As of 28 April 2021, the channel has over 55 million subscribers, being the 34th biggest YouTube channel in the world and the most subscribed Spanish-language YouTube channel after passing Badabun in August 2021. They are also the most subscribed in Argentina.

Series

María Elena Walsh 
María Elena Walsh was the first series created by El Reino Infantil, debuting in June 2011. The songs on this show were based in the stories and songs by the Argentine singer-songwriter, María Elena Walsh.  On the show, her songs are told by a pencil and a violin.

La Granja de Zenón 
The second series by El Reino Infantil was La Granja de Zenón, which also launched in June 2011.  La Granja de Zenón is about a farmer named Zenón, the owner of a farm with talking animals who are also Zenón's friends.  Some of these talking animals include, among others, El Gallo Bartolito (Bartolito the Rooster), La Vaca Lola (Lola the Cow), El Lorito Pepe (Pepe the Parrot), and El Caballo Percheron (Percherón the Horse).  Zenón also has one niece and two nephews, María, Juan Antonio, and Tito, who love to come to the farm to play.

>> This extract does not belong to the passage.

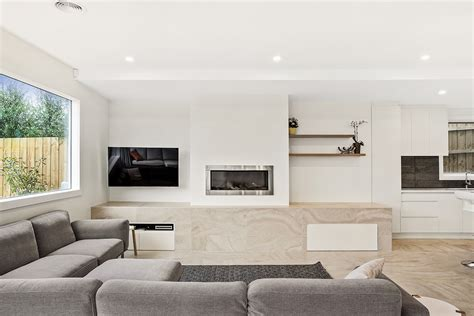 Residential Interior Designers Melbourne by Family Novatec Design Melbourne Architecture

Zenón and his animal friends enjoy getting into interesting adventures on the farm.

As of April 9, 2022, La Granja de Zenón had 30.4 million subscribers and over 21.6 billion video views.

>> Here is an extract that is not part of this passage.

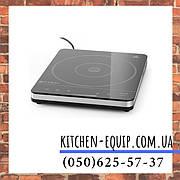 Индукционная плита 239230 Hendi (Нидерланды)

Of the many popular songs that originated from this show, La Vaca Lola (Song) and El Pollito Pío are the most famous.

Rondas y Clásicos Infantiles 
The third series, Rondas y Clásicos Infantiles, was released in April 2012.  On the show, two children named Santi and Viole go on many adventures with their eccentric grandfather, Captain Pipo.  Each of the main characters has the power to become anything, including sailors, farmers, witches, and others.

Canciones y Clásicos Infantiles 
This series, released in July 2012, features songs that did not make it into the other series.

In popular culture 
On July 8, 2019, Ashton Kutcher published a video on his Instagram page of he and wife Mila Kunis singing "La Vaca Lola" (Lola the Cow), a song made famous on La Granja de Zenón.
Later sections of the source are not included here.